Records from a collection:
# # #

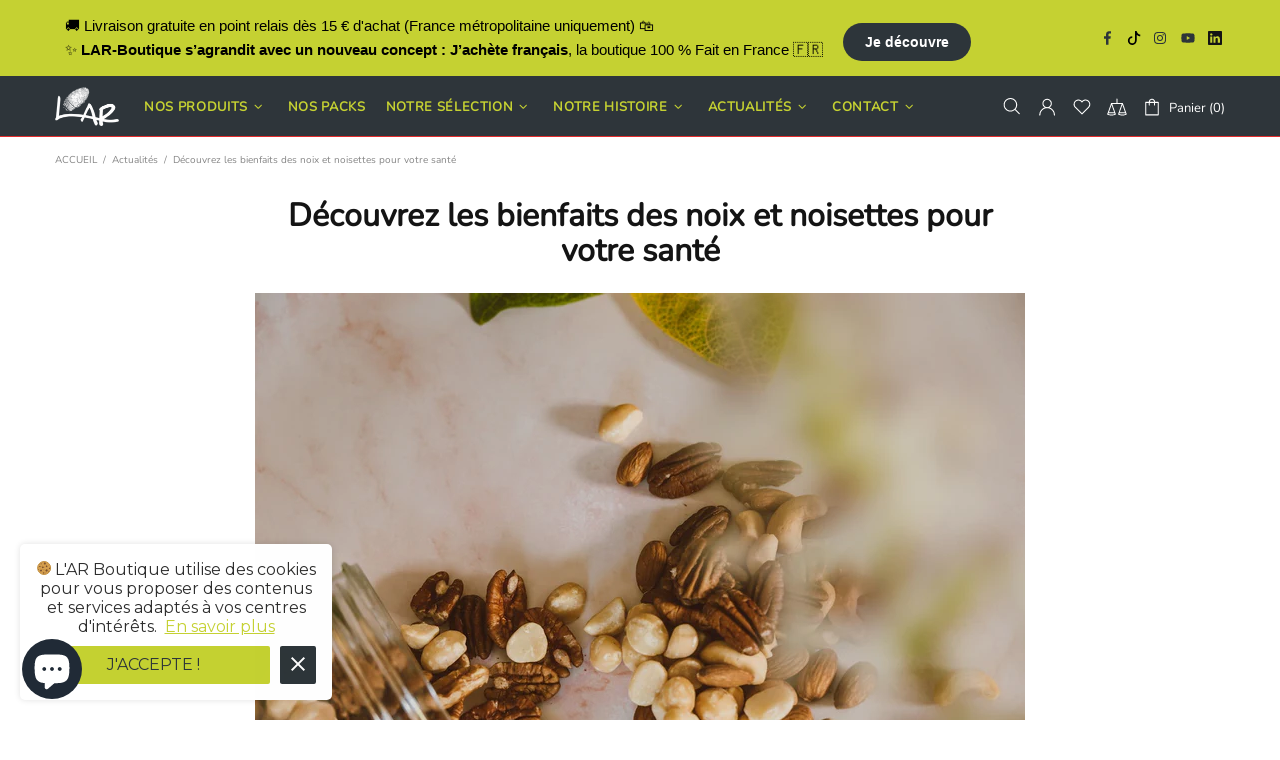

--- FILE ---
content_type: text/css
request_url: https://www.lar-boutique.com/cdn/shop/t/2/assets/theme-skin-14.css?v=122192745373077483741650009934
body_size: -246
content:
.home-section-title a[href^="https://"],.home-section-title a[href^="https://"]:visited,.home-section-title a[href^="https://"]:active,.home-section-title a[href^="https://"]:link{color:var(--theme-primary)!important}.product-collection__content{margin-top:20px!important}.product-collection__title{margin-bottom:10px!important}.product-collection__price{margin-bottom:13px!important}.product-collection__options{margin-bottom:10px!important}.product-collection__quantity{margin-bottom:5px!important}.product-options--type-page .product-options__value--large-text:not(.active){background-color:transparent;border-color:#e6e6e6!important}.carousel-reviews--style-1 .carousel-reviews__title{color:var(--theme-primary)}.carousel-reviews--style-1 .carousel-reviews__paragraph{color:var(--theme);font-weight:700!important}.carousel-reviews--style-1 .carousel-reviews__item_user_text_line_1{color:#c4d131!important}.footer--style-1 .footer__section-content--custom-content .icon{fill:#c4d131}.footer--style-1 .footer__section-content--custom-content p:last-of-type a,.footer--style-1 .footer__section-content--custom-content p:last-of-type a:visited,.footer--style-1 .footer__section-content--custom-content p:last-of-type a:active,.footer--style-1 .footer__section-content--custom-content p:last-of-type a:link{color:var(--theme-primary)}.footer--style-1 .footer__section-content--custom-content p:last-of-type .icon{fill:var(--theme-primary)}.builder--modification-1{background-color:#2d3539}.builder--modification-1 .btn:hover{background-color:#fff;border-color:#fff;color:#c4d131}.builder--modification-2{background-color:#c4d131}.builder--modification-2 .btn:hover{background-color:#fff;border-color:#fff;color:#2d3539}.promobox--modification-1 .promobox__text-1{color:#ec6930}@media (max-width: 540px){.promobox--modification-2 .promobox__content{align-items:flex-start!important}}@media (max-width: 540px){.promobox--modification-2 .promobox__content>*{padding-top:120px!important}}@media (max-width: 767px){.promobox--modification-3 .promobox__content{max-width:100%!important}}
/*# sourceMappingURL=/cdn/shop/t/2/assets/theme-skin-14.css.map?v=122192745373077483741650009934 */


--- FILE ---
content_type: text/javascript
request_url: https://cdn.shopify.com/s/files/1/0566/9906/0297/t/2/assets/clever_adwords_global_tag.js?shop=lar-boutique-rh.myshopify.com
body_size: -611
content:
$.getScript('https://www.googletagmanager.com/gtag/js?id=AW-1090683661', function(){


  window.dataLayer = window.dataLayer || [];
  function gtag(){dataLayer.push(arguments);}
  gtag('js', new Date());

  gtag('config', 'AW-10906836613');


});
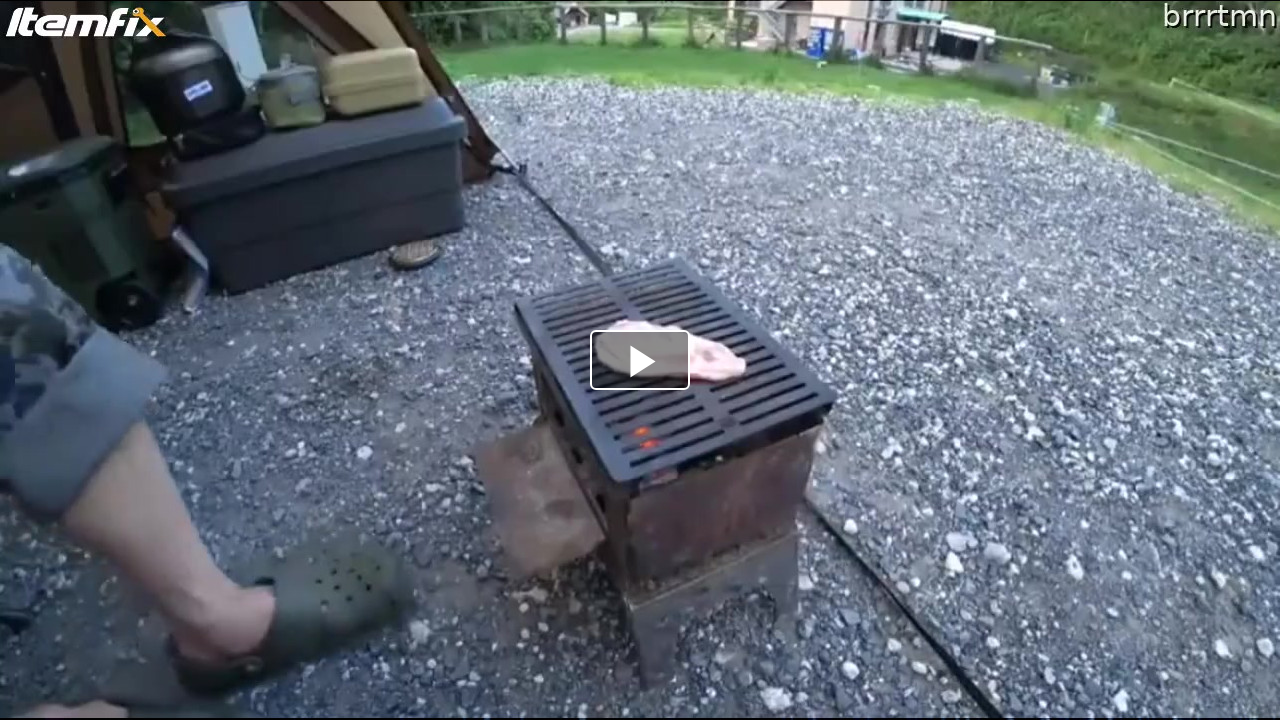

--- FILE ---
content_type: text/html; charset=UTF-8
request_url: https://www.itemfix.com/e/pqrxwt
body_size: 4029
content:
<head>
   <title>Your steak is gone ... (video) - ItemFix</title>
   <link rel="shortcut icon" type="image/png" href="https://u.itemfix.com/images/img_favicon.png" />
   <meta http-equiv="X-UA-Compatible" content="IE=edge">
   <meta name="viewport" content="width=device-width, initial-scale=1, maximum-scale=1, user-scalable=0"/>
   <base href="https://www.itemfix.com/">
	   <style type="text/css">
	   body {
	   	margin-left: 0px;
	   	margin-top: 0px;
	   	margin-right: 0px;
	   	margin-bottom: 0px;
	   }
</style>
	  <link href="https://u.itemfix.com/js/videojs2/skins/nuevo/videojs.min.css" rel="stylesheet" type="text/css" />
	  <script src="https://u.itemfix.com/js/jquery.min.js"></script>
	  <script src="https://u.itemfix.com/js/always_include.js"></script>
      <!-- Google tag (gtag.js) -->
      <script async src="https://www.googletagmanager.com/gtag/js?id=G-F0M73B2VGD"></script>
      <script>
        window.dataLayer = window.dataLayer || [];
        function gtag(){dataLayer.push(arguments);}
        gtag('js', new Date());
      
        gtag('config', 'G-F0M73B2VGD');
</script>
</head>
              <style>
			  .is-sticky {
  position: fixed;
  top: 120px;
  right: 0;
  max-width: 420px;
  max-height: 237px;
  width: 420px;
  height: 237px;
  z-index: 1000;
}

</style>

                            <div> <!--wrapper_wrapper-->
              <div class="wrapper" id="player_ardb07_4581_container_wrapper">
 <div class="videocontent">
 <video id="player_ardb07_4581_container" class="video-js vjs-default-skin" controls  preload="auto" poster="https://u.itemfix.com/2021/Jul/15/ItemFix-dot-com-60effe78092af_4_sf.jpg"  style="width:100% !important; height:100% !important;">
                     <source src="https://cdn.itemfix.com/2021/Jul/13/ItemFix-dot-com-12312312_1626200113.webm.60effe5f26c4d.mp4?secure=-jhnGOxcZshlfiSYRuaFxQ==,1763646003" default res="original" label="original" type="video/mp4">
                              </video>
              </div> <!--videocontent-->
              </div><!--wrapper-->
              </div> <!--wrapper_wrapper-->

   <script src="//imasdk.googleapis.com/js/sdkloader/ima3.js"></script>
   <script src="https://u.itemfix.com/js/videojs2/video.min.js"></script>
   <script src="https://u.itemfix.com/js/videojs2/plugins/videojs.ima.min.js"></script>
   <script src="https://u.itemfix.com/js/videojs2/plugins/videojs-contrib-ads.min.js"></script>
   <script src="https://u.itemfix.com/js/videojs2/nuevo2.js"></script>
  			  <script language="javascript">
	var player_options_ardb07 = {
	controlBar: {
		volumeMenuButton: { inline: false, vertical: true },
        children: [ 'playToggle','currentTimeDisplay','progressControl','durationDisplay','volumeMenuButton','fullscreenToggle'],
    },
	"techOrder": ["html5"],
	id: 'player_ardb07_4581_container'};

$(document).ready(function(){

var player_ardb07_4581 = videojs('player_ardb07_4581_container');

player_ardb07_4581.nuevo({
    contextMenu: false,
    themeColor: 'ff0000',
	zoomcontrol : true,
	title: 'Your steak is gone ...',
	url:'https://www.itemfix.com/v?t=pqrxwt',
	embed: '<iframe width="640" height="360" src="//www.itemfix.com/e/pqrxwt" frameborder="0" allowfullscreen></iframe>'
	,
		slideImage: 'https://u.itemfix.com/2021/Jul/15/ItemFix-dot-com-60effe78092af_sprite.jpg',
		slideType: 'horizontal',
		slideWidth:  125,
		slideHeight: 70,
		slideColumns: 6,
		slideImages: 26		
});

player_ardb07_4581.on("pause", function () {
	$(".vjs-big-play-button").show().fadeOut(1500);
});

player_ardb07_4581.on("ready", function () {
	global_player = player_ardb07_4581;
	});

$('#player_ardb07_4581_container').click(function(e){
	if(e.target.tagName.toLowerCase() != 'button')
	{
		e.preventDefault();
		$('#player_ardb07_4581_container')[0].player.pause();
		window.open('https://www.itemfix.com/v?t=pqrxwt','_blank');
	}
});


});

</script>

# # #

> **EXERCISE DIRECTIONS**
A faithful copy is needed: reproduce all of the data above, leaving the pictures out.

> **SOLUTION TO THE PROBLEM**
--- FILE ---
content_type: text/css
request_url: https://www.lar-boutique.com/cdn/shop/t/2/assets/theme-skin-14.css?v=122192745373077483741650009934
body_size: -246
content:
.home-section-title a[href^="https://"],.home-section-title a[href^="https://"]:visited,.home-section-title a[href^="https://"]:active,.home-section-title a[href^="https://"]:link{color:var(--theme-primary)!important}.product-collection__content{margin-top:20px!important}.product-collection__title{margin-bottom:10px!important}.product-collection__price{margin-bottom:13px!important}.product-collection__options{margin-bottom:10px!important}.product-collection__quantity{margin-bottom:5px!important}.product-options--type-page .product-options__value--large-text:not(.active){background-color:transparent;border-color:#e6e6e6!important}.carousel-reviews--style-1 .carousel-reviews__title{color:var(--theme-primary)}.carousel-reviews--style-1 .carousel-reviews__paragraph{color:var(--theme);font-weight:700!important}.carousel-reviews--style-1 .carousel-reviews__item_user_text_line_1{color:#c4d131!important}.footer--style-1 .footer__section-content--custom-content .icon{fill:#c4d131}.footer--style-1 .footer__section-content--custom-content p:last-of-type a,.footer--style-1 .footer__section-content--custom-content p:last-of-type a:visited,.footer--style-1 .footer__section-content--custom-content p:last-of-type a:active,.footer--style-1 .footer__section-content--custom-content p:last-of-type a:link{color:var(--theme-primary)}.footer--style-1 .footer__section-content--custom-content p:last-of-type .icon{fill:var(--theme-primary)}.builder--modification-1{background-color:#2d3539}.builder--modification-1 .btn:hover{background-color:#fff;border-color:#fff;color:#c4d131}.builder--modification-2{background-color:#c4d131}.builder--modification-2 .btn:hover{background-color:#fff;border-color:#fff;color:#2d3539}.promobox--modification-1 .promobox__text-1{color:#ec6930}@media (max-width: 540px){.promobox--modification-2 .promobox__content{align-items:flex-start!important}}@media (max-width: 540px){.promobox--modification-2 .promobox__content>*{padding-top:120px!important}}@media (max-width: 767px){.promobox--modification-3 .promobox__content{max-width:100%!important}}
/*# sourceMappingURL=/cdn/shop/t/2/assets/theme-skin-14.css.map?v=122192745373077483741650009934 */


--- FILE ---
content_type: text/javascript
request_url: https://cdn.shopify.com/s/files/1/0566/9906/0297/t/2/assets/clever_adwords_global_tag.js?shop=lar-boutique-rh.myshopify.com
body_size: -611
content:
$.getScript('https://www.googletagmanager.com/gtag/js?id=AW-1090683661', function(){


  window.dataLayer = window.dataLayer || [];
  function gtag(){dataLayer.push(arguments);}
  gtag('js', new Date());

  gtag('config', 'AW-10906836613');


});

--- FILE ---
content_type: text/html; charset=UTF-8
request_url: https://www.itemfix.com/e/pqrxwt
body_size: 4029
content:
<head>
   <title>Your steak is gone ... (video) - ItemFix</title>
   <link rel="shortcut icon" type="image/png" href="https://u.itemfix.com/images/img_favicon.png" />
   <meta http-equiv="X-UA-Compatible" content="IE=edge">
   <meta name="viewport" content="width=device-width, initial-scale=1, maximum-scale=1, user-scalable=0"/>
   <base href="https://www.itemfix.com/">
	   <style type="text/css">
	   body {
	   	margin-left: 0px;
	   	margin-top: 0px;
	   	margin-right: 0px;
	   	margin-bottom: 0px;
	   }
</style>
	  <link href="https://u.itemfix.com/js/videojs2/skins/nuevo/videojs.min.css" rel="stylesheet" type="text/css" />
	  <script src="https://u.itemfix.com/js/jquery.min.js"></script>
	  <script src="https://u.itemfix.com/js/always_include.js"></script>
      <!-- Google tag (gtag.js) -->
      <script async src="https://www.googletagmanager.com/gtag/js?id=G-F0M73B2VGD"></script>
      <script>
        window.dataLayer = window.dataLayer || [];
        function gtag(){dataLayer.push(arguments);}
        gtag('js', new Date());
      
        gtag('config', 'G-F0M73B2VGD');
</script>
</head>
              <style>
			  .is-sticky {
  position: fixed;
  top: 120px;
  right: 0;
  max-width: 420px;
  max-height: 237px;
  width: 420px;
  height: 237px;
  z-index: 1000;
}

</style>

                            <div> <!--wrapper_wrapper-->
              <div class="wrapper" id="player_ardb07_4581_container_wrapper">
 <div class="videocontent">
 <video id="player_ardb07_4581_container" class="video-js vjs-default-skin" controls  preload="auto" poster="https://u.itemfix.com/2021/Jul/15/ItemFix-dot-com-60effe78092af_4_sf.jpg"  style="width:100% !important; height:100% !important;">
                     <source src="https://cdn.itemfix.com/2021/Jul/13/ItemFix-dot-com-12312312_1626200113.webm.60effe5f26c4d.mp4?secure=-jhnGOxcZshlfiSYRuaFxQ==,1763646003" default res="original" label="original" type="video/mp4">
                              </video>
              </div> <!--videocontent-->
              </div><!--wrapper-->
              </div> <!--wrapper_wrapper-->

   <script src="//imasdk.googleapis.com/js/sdkloader/ima3.js"></script>
   <script src="https://u.itemfix.com/js/videojs2/video.min.js"></script>
   <script src="https://u.itemfix.com/js/videojs2/plugins/videojs.ima.min.js"></script>
   <script src="https://u.itemfix.com/js/videojs2/plugins/videojs-contrib-ads.min.js"></script>
   <script src="https://u.itemfix.com/js/videojs2/nuevo2.js"></script>
  			  <script language="javascript">
	var player_options_ardb07 = {
	controlBar: {
		volumeMenuButton: { inline: false, vertical: true },
        children: [ 'playToggle','currentTimeDisplay','progressControl','durationDisplay','volumeMenuButton','fullscreenToggle'],
    },
	"techOrder": ["html5"],
	id: 'player_ardb07_4581_container'};

$(document).ready(function(){

var player_ardb07_4581 = videojs('player_ardb07_4581_container');

player_ardb07_4581.nuevo({
    contextMenu: false,
    themeColor: 'ff0000',
	zoomcontrol : true,
	title: 'Your steak is gone ...',
	url:'https://www.itemfix.com/v?t=pqrxwt',
	embed: '<iframe width="640" height="360" src="//www.itemfix.com/e/pqrxwt" frameborder="0" allowfullscreen></iframe>'
	,
		slideImage: 'https://u.itemfix.com/2021/Jul/15/ItemFix-dot-com-60effe78092af_sprite.jpg',
		slideType: 'horizontal',
		slideWidth:  125,
		slideHeight: 70,
		slideColumns: 6,
		slideImages: 26		
});

player_ardb07_4581.on("pause", function () {
	$(".vjs-big-play-button").show().fadeOut(1500);
});

player_ardb07_4581.on("ready", function () {
	global_player = player_ardb07_4581;
	});

$('#player_ardb07_4581_container').click(function(e){
	if(e.target.tagName.toLowerCase() != 'button')
	{
		e.preventDefault();
		$('#player_ardb07_4581_container')[0].player.pause();
		window.open('https://www.itemfix.com/v?t=pqrxwt','_blank');
	}
});


});

</script>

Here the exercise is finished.